The former head of Human Rights at the Commonwealth, Dr Purna Sen, has condemned the Sri Lankan government for unacceptable harassment of activists campaigning for human rights.  NGOs working onLGBT (lesbian, gay, bisexual, transgender) rights in advance of the Commonwealth Heads of Government meeting there in November. 

 

Speaking at the Labour Party conference in Brighton, Dr. Sen, who is also chair of LGBT human rights charity Kaleidoscope, said it was "wholly unacceptable for the country preparing to host Commonwealth leaders in a few weeks time to try to silence the LGBT community and human rights defenders through threats and intimidation."

 

The Kaleidoscope Trust, based in London, has received reliable reports that activists have been threatened with arrest and organisations have been warned they could be closed down if they continue to advocate for human rights for all.

 

Dr. Sen, who was head of Human Rights at The Commonwealth from 2008 until 2011 added:

 

It is imperative that Sri Lanka as the CHOGM hosts must adhere to the principles underlying the Commonwealth and respect the right to active and safe democratic engagement by all human rights defenders.

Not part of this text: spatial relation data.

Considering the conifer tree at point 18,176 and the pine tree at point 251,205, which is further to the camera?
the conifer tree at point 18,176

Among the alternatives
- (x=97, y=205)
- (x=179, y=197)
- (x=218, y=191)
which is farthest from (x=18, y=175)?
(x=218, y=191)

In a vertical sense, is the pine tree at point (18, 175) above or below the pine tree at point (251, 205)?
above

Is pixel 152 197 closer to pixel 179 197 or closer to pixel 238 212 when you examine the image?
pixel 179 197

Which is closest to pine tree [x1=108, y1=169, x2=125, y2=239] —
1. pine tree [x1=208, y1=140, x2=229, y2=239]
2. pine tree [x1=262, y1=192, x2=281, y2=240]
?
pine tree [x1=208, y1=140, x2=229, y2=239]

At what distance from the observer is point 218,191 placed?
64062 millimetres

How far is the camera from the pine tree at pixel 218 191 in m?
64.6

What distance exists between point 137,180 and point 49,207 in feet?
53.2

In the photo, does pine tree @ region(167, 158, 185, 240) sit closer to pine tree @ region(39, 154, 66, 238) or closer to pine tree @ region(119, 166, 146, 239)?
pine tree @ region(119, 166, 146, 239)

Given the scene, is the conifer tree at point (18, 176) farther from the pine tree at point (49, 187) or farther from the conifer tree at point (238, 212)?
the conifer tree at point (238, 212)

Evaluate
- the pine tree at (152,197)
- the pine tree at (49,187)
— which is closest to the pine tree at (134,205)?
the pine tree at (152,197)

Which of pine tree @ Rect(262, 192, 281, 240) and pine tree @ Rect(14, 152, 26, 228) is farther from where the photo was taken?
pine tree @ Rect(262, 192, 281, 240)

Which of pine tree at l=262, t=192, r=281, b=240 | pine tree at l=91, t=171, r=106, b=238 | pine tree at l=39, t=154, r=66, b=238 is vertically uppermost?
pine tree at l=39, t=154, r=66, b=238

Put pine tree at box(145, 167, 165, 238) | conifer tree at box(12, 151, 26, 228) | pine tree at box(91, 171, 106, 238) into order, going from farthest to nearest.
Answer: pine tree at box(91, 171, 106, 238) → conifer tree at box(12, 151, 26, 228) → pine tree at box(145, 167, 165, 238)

If this kind of harassment continues then both the Secretary General and the heads of government meeting in Colombo must be prepared to speak out publicly and condemn any infringement on the rights of LGBT people whether in Sri Lanka or anywhere else in the Commonwealth. The recently adopted Commonwealth Charter states it is an association ' devoted to improving the lives of all peoples of the Commonwealth'  suggests an obligation on the organisation that will act against this sort of harassment.

 

The Kaleidoscope Trust has confirmed reports that Sri Lanka's Criminal Investigation Department has issued verbal warnings to human rights activists not to speak about LGBT rights, the criminalisation of homosexuality or to hold workshops on the issues. The pressure increased after a recent visit to the country by the United Nations High Commissioner for Human Rights, Navi Pillay.

 

Article 365A of the Sri Lankan Criminal Code criminalises same-sex sexual activity. Forty-two of the fifty-four member states of the Commonwealth continue to have laws that make homosexual activity a criminal offence.

 

Lance Price, Executive Director of the Kaleidoscope Trust, said:

 

The Commonwealth has consistently refused to address the issue of human rights for LGBT people and this Heads of Government meeting will be no different. More than half of all the countries in the world that still make being gay a crime are in the Commonwealth and this is stain on a organisation supposedly committed to equal rights for all.

Earlier this year the UN Human Rights Council again called on the government of Sri Lanka to fulfil its public commitments to the full enjoyment of human rights by all members of its population. These latest reports are just the latest proof of their refusal to do so.